Réfléchir à la raison d’être de votre entreprise est aussi un bon moyen pour trouver des voies d’innovation, produits, services, en vous demandant « concrètement, comment est-ce que je peux proposer une solution à ce problème ? » et répondre ainsi à un besoin de la société. Et parce que votre projet répond à un enjeu réel, il se doit d’être rentable : pas question de sous-estimer les dimensions financières (profitabilité, financement, …) au motif que votre entreprise s’inscrit avant tout dans une démarche sociale ou environnementale. De plus, les consommateurs recherchent aujourd’hui également plus de sens dans leurs achats et seront sensibles à une raison d’être différenciante, même si votre produit ou service leur coûte un peu plus cher…

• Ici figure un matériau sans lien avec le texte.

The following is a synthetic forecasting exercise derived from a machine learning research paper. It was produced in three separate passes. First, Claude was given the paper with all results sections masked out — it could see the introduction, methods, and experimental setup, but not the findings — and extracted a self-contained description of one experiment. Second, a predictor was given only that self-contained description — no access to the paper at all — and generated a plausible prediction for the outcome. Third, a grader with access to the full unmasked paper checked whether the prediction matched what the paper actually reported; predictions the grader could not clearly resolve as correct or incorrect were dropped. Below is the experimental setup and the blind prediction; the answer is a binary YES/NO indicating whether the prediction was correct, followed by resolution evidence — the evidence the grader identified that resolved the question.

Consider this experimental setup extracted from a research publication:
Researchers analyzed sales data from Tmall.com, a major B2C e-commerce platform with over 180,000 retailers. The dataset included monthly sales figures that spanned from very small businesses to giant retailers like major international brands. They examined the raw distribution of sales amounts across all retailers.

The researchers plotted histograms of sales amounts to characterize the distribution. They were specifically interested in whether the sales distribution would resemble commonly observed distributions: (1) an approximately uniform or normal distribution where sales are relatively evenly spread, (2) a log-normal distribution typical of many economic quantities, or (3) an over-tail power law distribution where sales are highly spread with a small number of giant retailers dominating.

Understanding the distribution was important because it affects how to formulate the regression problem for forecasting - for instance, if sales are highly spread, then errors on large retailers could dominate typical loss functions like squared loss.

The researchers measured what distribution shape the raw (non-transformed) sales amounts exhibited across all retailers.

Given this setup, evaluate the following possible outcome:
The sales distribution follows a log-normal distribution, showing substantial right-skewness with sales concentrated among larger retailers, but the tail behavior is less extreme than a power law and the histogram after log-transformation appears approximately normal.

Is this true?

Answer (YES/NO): NO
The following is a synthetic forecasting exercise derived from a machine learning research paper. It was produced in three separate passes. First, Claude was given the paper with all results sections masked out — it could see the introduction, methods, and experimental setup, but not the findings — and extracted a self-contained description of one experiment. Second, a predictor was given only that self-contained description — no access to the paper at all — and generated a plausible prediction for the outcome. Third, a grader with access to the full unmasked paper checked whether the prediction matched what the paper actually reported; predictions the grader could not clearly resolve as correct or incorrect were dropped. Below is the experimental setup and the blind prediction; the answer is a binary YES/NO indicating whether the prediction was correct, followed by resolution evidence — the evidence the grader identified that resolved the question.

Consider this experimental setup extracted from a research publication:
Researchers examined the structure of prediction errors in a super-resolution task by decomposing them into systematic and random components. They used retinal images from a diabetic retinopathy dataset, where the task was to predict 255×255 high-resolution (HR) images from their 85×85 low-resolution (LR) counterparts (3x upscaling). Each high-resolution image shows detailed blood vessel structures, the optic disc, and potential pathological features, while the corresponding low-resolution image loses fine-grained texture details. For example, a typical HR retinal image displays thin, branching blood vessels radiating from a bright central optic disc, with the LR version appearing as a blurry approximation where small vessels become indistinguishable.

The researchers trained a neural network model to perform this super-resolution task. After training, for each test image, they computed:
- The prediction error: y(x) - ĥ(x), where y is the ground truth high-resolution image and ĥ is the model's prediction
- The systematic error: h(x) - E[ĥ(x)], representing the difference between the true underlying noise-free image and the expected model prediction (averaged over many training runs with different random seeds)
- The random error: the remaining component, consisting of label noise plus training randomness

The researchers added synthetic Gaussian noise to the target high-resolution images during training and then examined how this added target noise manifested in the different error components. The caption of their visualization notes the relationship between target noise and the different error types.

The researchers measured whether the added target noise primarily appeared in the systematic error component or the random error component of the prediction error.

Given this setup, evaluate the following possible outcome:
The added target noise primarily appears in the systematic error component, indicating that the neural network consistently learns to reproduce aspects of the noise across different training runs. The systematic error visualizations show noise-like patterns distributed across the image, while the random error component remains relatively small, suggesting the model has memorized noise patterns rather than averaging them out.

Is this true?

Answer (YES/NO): NO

Pour celles qui ont un projet avec une ambition sociale ou environnementale forte mais qui ne savent pas par où commencer, HEC Paris et l’association Ticket For Chance ont lancé le MOOC « Devenir Entrepreneur du changement ». Pendant 34 heures, des vidéos, des témoignages inspirants, mais aussi des exercices concrets pourront vous aider à aller au bout de votre projet et devenir une entrepreneuse du changement, en conciliant utilité sociale et viabilité économique.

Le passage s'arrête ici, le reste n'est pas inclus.